CONTENTS
Polyether Defoamers: The main component is a block copolymer of ethylene oxide (EO) and propylene oxide (PO). It utilizes the penetration and spreading of polyether segments on the foam film to reduce surface tension, causing the foam to break down.
Its characteristic is strong foam suppression ability (it can prevent foam regeneration for a long time).
Other Water Treatment Defoamers (usually referring to silicone-based defoamers): The main components are polydimethylsiloxane (silicone oil) and hydrophobic silica. It rapidly destroys existing foam through extremely low surface tension.
Its characteristic is a fast defoaming speed, but short foam suppression time.
MBR (Membrane Bioreactor): This is the most critical difference.
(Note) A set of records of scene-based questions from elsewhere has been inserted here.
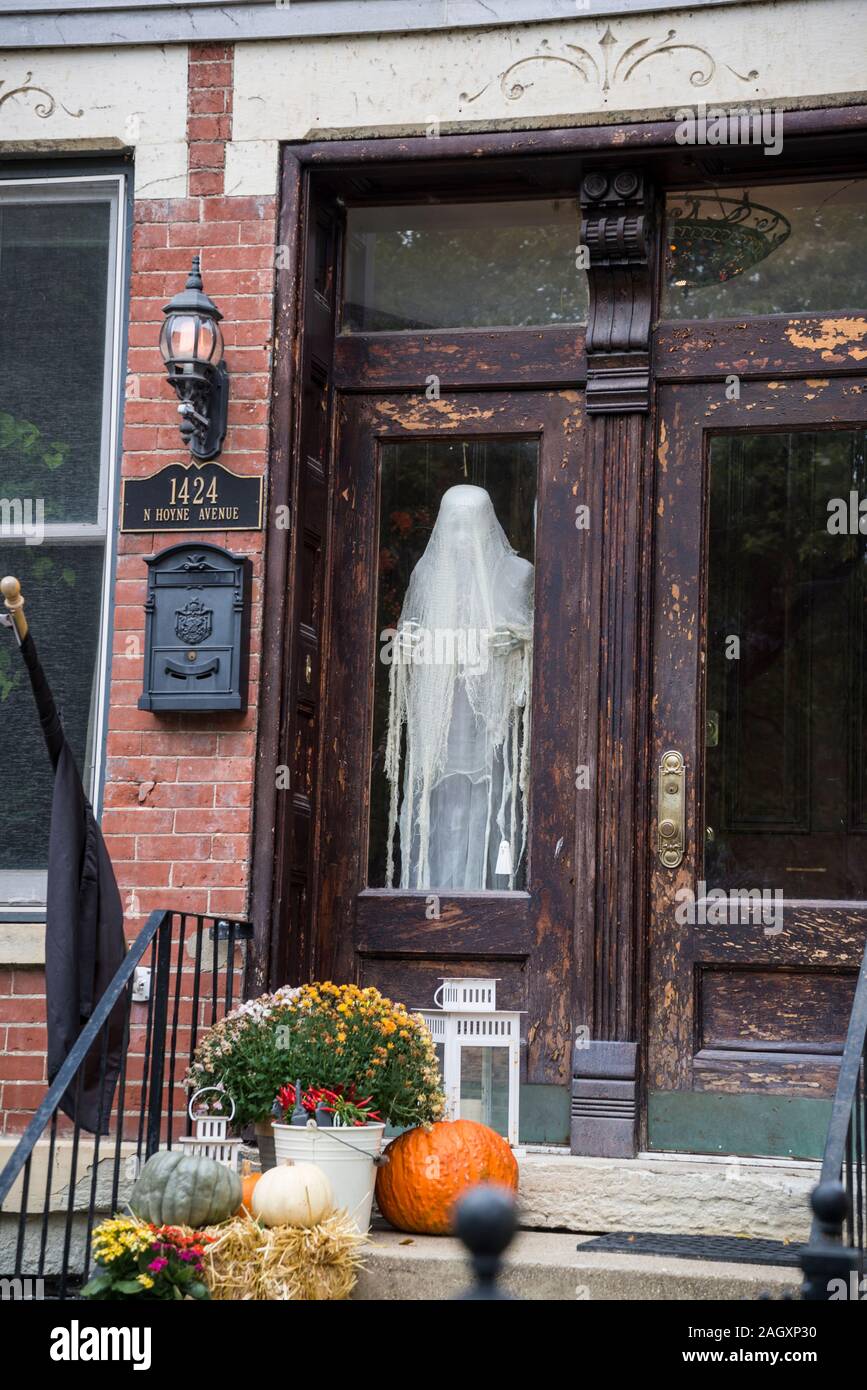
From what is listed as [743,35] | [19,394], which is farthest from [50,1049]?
[743,35]

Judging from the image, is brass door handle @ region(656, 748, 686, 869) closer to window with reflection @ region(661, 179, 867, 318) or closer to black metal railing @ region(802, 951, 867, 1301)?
black metal railing @ region(802, 951, 867, 1301)

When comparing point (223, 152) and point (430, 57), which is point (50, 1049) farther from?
point (430, 57)

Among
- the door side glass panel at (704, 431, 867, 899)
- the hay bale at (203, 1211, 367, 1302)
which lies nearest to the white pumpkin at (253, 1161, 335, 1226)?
the hay bale at (203, 1211, 367, 1302)

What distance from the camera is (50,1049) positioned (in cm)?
478

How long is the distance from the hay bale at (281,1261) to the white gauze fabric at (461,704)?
1709 mm

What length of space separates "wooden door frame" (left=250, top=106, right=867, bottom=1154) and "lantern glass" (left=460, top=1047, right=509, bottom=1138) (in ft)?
0.84

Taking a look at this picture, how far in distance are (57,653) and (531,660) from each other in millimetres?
1684

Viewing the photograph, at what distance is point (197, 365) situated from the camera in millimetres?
5566

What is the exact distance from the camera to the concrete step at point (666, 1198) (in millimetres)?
4941

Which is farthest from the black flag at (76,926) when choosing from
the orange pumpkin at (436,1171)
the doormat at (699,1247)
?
the doormat at (699,1247)

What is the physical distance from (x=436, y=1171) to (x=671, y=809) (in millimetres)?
1481

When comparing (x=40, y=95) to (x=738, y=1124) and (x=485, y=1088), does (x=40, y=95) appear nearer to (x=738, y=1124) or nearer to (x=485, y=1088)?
(x=485, y=1088)

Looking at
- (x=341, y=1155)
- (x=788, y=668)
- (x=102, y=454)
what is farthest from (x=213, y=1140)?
(x=102, y=454)

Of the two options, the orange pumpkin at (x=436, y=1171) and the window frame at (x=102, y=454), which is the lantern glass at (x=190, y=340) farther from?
the orange pumpkin at (x=436, y=1171)
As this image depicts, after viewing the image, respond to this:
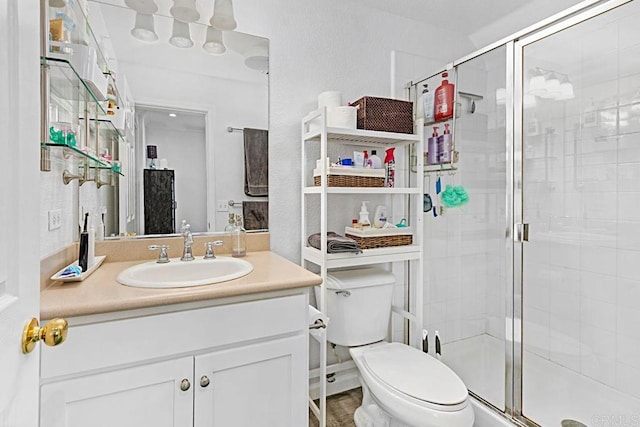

Polyethers must be used because silicones will permanently foul the membrane, causing significant losses.
Aerobic Aeration Tanks/Biochemical Systems: Polyethers are microbial-friendly and have strong, sustained foam-suppressing ability, preventing repeated foam generation.High-Temperature or Strongly Acidic/Alkaline Wastewater: Such as wastewater from dyeing, chemical, and steel mills.
High Requirements for Effluent Quality: Polyether residues will not cause oil floating (silicone spots) in the water.
Rapidly Eliminating Large Amounts of Foam: Such as when a large amount of foam instantly accumulates on the surface of a sedimentation tank, requiring immediate suppression.
Pretreatment or Physicochemical Stages of Membrane-Free Processes: Such as equalization tanks, coagulation tanks, and dissolved air flotation tanks (non-membrane post-treatment).
Extremely Cost-Sensitive: Silicones are typically 20-40% cheaper than polyethers.
If you are using MBR technology or have a biological treatment tank or membrane system, you must choose a polyether defoamer. Silicone-based defoamers will have disastrous consequences.
If it is just ordinary physical and chemical treatment (without a membrane), and the foam volume is extremely high and needs to be eliminated quickly: silicone defoamers are more efficient and cheaper.
If the wastewater temperature is high (>60℃) or the pH is extreme (<4 or >10): polyether is the preferred choice.
In actual water treatment, many compound products contain both polyether and a small amount of organosilicon to achieve both rapid defoaming and long-lasting foam suppression. However, the composition must be carefully confirmed before using a membrane system.